Multi-threading in JavaScript: Worker Threads
JavaScript Chats with ACM Hack Session 5
November 11, 2019
- An overview of multi-threading
- Different kinds of multi-threading
- Creating a Web worker
- Inter-thread communication
- When should we use multi-threading?
- Libraries for multi-threading
An overview of multi-threading
For the past decade, computer-makers have realized that there are physical limits to the performance of a CPU. At some point, newer CPUs can no longer process each instruction much faster than the previous generation of CPUs – and it is clear that we are nearing that point. The key to increasing computer performance then rests in the ability to process multiple instructions simultaneously by packing more “cores” onto each individual CPU, rather than making each core faster.

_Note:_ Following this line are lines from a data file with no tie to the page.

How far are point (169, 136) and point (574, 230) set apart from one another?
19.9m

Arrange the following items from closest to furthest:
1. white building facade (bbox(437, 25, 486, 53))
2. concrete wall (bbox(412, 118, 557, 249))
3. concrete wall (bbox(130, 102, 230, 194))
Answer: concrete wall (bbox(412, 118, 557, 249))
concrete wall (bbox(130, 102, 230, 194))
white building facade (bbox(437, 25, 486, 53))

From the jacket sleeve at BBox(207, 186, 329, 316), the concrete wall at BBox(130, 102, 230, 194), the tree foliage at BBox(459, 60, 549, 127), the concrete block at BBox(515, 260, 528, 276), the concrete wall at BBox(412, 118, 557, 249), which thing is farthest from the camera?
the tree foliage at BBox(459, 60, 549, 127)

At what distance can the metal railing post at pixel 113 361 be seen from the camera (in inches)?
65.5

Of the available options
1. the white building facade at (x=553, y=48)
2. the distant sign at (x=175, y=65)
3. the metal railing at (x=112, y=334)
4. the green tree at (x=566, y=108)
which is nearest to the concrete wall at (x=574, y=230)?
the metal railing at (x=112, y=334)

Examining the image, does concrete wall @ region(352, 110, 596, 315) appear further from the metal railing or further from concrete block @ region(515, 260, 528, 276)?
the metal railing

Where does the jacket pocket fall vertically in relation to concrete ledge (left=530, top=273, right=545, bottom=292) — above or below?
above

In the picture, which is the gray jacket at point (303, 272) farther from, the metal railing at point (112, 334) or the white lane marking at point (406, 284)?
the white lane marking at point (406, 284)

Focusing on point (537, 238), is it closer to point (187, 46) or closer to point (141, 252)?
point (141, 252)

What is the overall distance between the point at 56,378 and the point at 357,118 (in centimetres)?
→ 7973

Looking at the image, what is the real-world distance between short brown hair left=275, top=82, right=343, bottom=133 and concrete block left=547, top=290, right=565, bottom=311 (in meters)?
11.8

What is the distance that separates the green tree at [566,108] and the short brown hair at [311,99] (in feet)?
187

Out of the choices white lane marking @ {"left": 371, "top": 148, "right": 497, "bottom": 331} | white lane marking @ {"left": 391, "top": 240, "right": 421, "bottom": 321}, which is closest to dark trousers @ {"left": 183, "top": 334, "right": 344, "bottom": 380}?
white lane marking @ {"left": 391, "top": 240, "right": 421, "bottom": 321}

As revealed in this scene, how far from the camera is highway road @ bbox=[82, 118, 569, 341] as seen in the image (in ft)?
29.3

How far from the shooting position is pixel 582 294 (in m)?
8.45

Unfortunately, programs designed to run on a single thread (or CPU core) are unable to automatically take advantage of the increasing number of cores on a system. One of the reasons for this is the problem of synchronization. Single-thread programs assume a linear order of execution; to wit, with the following piece of JavaScript code, we expect “Alonso” to be printed before “Bellinger.”
console.log('Alonso');
console.log('Bellinger');
Now consider the case where this program runs in a multi-threaded fashion, with each of these statements running on a different core. There then would be no guarantee to the order of output: the first statement could finish later than the second, or it could start later but finish sooner, or it could even run just as expected, starting and finishing before the second statement runs. To recover the single-threaded behavior, we’d have to make the two CPU cores synchronize with each other before and after statement – which essentially defeats the purpose of using multiple cores.

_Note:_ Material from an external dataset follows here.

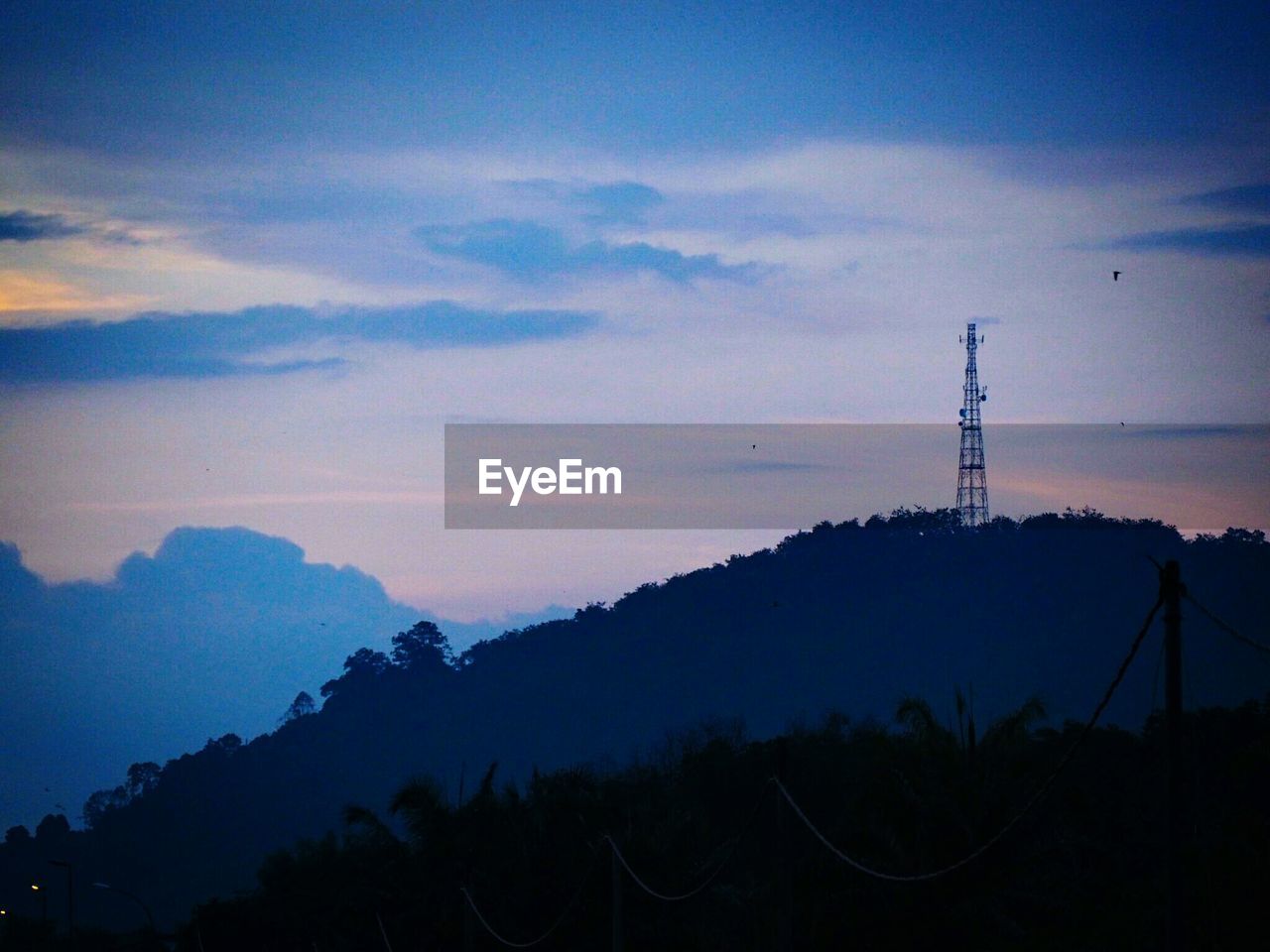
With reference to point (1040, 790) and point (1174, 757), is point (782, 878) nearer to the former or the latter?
point (1040, 790)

Even though multi-threading doesn’t work too well with this application, as we will soon see, there are many JavaScript programs where multi-threading is able to provide a huge boost in performance. It does however take a human – not a machine – to identify if and how multi-threading could improve the performance.
Different kinds of multi-threading
Different programming languages support multi-threading differently.

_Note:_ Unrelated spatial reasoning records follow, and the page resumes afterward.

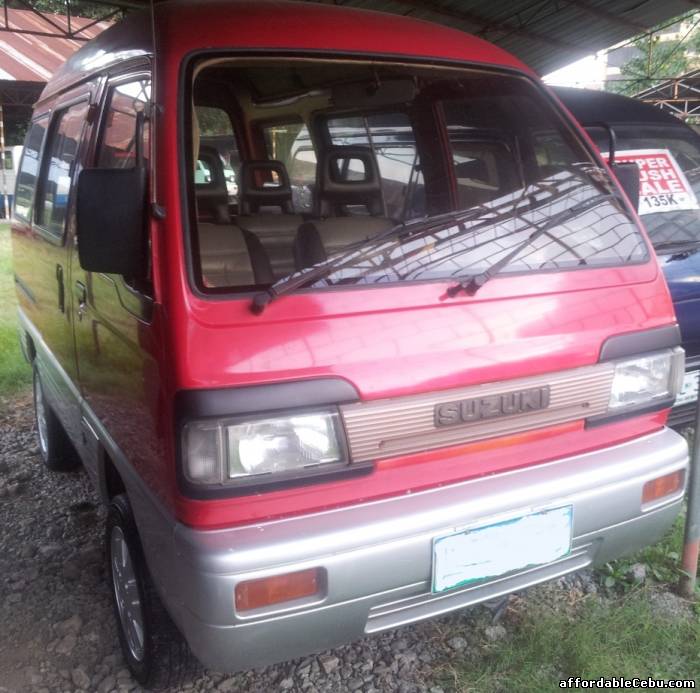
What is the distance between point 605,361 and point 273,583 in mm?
1137

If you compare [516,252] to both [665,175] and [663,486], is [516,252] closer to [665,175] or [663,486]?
[663,486]

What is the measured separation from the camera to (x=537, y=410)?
77.6 inches

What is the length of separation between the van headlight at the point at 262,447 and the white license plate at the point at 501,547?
37 cm

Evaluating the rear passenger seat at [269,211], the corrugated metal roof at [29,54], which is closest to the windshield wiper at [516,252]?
the rear passenger seat at [269,211]

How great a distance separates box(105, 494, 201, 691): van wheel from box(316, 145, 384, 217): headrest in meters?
1.39

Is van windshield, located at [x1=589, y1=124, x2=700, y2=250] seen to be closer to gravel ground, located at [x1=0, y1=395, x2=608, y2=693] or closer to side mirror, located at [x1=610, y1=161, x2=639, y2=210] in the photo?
side mirror, located at [x1=610, y1=161, x2=639, y2=210]

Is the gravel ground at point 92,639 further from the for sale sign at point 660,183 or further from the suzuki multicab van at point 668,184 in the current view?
the for sale sign at point 660,183

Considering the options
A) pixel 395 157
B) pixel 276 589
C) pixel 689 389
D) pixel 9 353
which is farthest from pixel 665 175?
pixel 9 353

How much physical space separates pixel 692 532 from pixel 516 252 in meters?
1.35

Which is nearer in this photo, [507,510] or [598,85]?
[507,510]

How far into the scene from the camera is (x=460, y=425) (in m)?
1.88

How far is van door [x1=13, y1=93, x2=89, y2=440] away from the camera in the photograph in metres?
2.74

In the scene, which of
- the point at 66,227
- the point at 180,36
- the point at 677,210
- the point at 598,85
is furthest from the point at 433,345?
the point at 598,85

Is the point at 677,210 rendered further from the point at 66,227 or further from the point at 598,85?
the point at 598,85
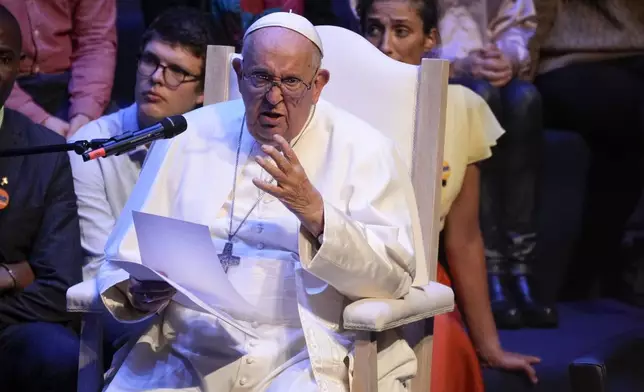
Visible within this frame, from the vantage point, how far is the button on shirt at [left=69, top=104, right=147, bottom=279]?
3.56 meters

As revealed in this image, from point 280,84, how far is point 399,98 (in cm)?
56

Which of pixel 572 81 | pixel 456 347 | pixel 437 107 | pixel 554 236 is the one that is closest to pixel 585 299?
pixel 554 236

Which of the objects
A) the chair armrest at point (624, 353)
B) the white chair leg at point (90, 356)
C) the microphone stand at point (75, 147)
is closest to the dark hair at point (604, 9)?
the chair armrest at point (624, 353)

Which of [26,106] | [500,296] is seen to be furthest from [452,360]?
[26,106]

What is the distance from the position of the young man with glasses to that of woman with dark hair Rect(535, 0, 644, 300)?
5.36 feet

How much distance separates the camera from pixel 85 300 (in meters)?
2.83

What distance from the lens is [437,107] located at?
10.5 ft

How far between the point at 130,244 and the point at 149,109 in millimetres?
803

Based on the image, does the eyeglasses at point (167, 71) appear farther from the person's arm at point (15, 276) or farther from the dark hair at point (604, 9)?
the dark hair at point (604, 9)

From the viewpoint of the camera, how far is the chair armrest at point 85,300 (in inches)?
111

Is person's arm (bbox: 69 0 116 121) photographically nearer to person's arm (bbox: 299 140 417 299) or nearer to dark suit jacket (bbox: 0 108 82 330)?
dark suit jacket (bbox: 0 108 82 330)

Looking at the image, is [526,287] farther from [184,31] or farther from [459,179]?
[184,31]

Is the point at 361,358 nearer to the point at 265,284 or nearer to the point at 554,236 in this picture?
the point at 265,284

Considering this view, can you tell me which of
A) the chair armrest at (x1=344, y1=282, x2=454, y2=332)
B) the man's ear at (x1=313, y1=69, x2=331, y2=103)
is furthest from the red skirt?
the man's ear at (x1=313, y1=69, x2=331, y2=103)
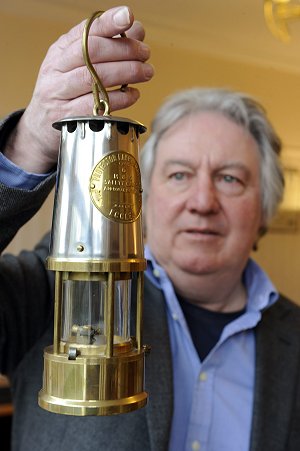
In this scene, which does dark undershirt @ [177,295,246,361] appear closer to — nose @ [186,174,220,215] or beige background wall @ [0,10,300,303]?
nose @ [186,174,220,215]

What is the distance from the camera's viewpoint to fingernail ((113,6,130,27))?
14.5 inches

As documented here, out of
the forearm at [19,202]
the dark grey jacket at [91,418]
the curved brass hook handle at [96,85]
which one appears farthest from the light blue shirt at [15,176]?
the dark grey jacket at [91,418]

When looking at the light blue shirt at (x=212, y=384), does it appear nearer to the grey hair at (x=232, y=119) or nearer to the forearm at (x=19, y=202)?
the grey hair at (x=232, y=119)

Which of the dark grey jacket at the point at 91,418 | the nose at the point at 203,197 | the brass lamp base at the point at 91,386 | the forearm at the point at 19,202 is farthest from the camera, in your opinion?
the nose at the point at 203,197

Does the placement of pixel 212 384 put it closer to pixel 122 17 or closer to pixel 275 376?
pixel 275 376

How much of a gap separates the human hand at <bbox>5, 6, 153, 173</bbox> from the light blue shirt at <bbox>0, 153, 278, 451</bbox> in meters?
0.49

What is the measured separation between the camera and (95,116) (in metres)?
0.36

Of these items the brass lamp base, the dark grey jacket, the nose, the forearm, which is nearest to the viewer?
the brass lamp base

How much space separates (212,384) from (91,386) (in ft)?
1.76

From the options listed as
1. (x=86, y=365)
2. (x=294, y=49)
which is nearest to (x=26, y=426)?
(x=86, y=365)

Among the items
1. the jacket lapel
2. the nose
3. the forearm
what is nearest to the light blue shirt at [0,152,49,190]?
the forearm

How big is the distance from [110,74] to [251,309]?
658 mm

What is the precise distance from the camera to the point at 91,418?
0.77 m

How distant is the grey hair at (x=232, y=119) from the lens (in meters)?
0.94
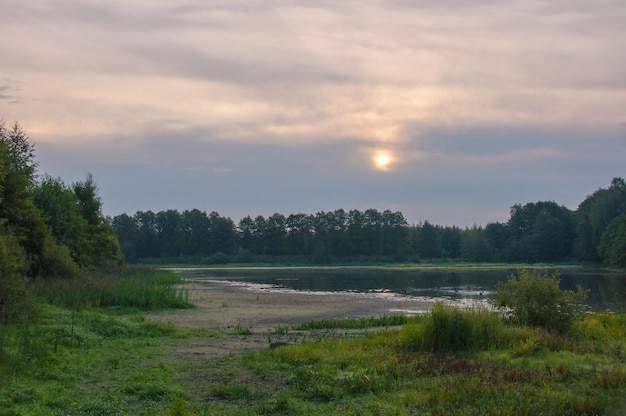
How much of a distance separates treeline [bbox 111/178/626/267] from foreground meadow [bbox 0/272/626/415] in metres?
111

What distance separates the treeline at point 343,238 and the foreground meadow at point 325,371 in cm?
11051

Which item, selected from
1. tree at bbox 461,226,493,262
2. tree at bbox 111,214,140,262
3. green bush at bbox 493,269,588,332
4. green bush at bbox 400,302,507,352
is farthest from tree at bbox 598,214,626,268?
tree at bbox 111,214,140,262

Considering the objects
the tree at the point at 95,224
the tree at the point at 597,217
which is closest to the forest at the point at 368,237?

Many traditional languages like C, C++, and Java all support shared-memory multi-threading. In this régime, two threads belonging to the same program have access to the same variables. A thread can modify variables and other in-memory objects that belong to another thread.
On the other hand, JavaScript (until very recently) does not support shared-memory multi-threading at all. In JavaScript traditionally, for two threads to communicate with each other, they have to explicitly send “messages” to the other thread. Any objects that are sent through the communication channel are copied, so there is no way for two JavaScript threads to read the memory of the other thread.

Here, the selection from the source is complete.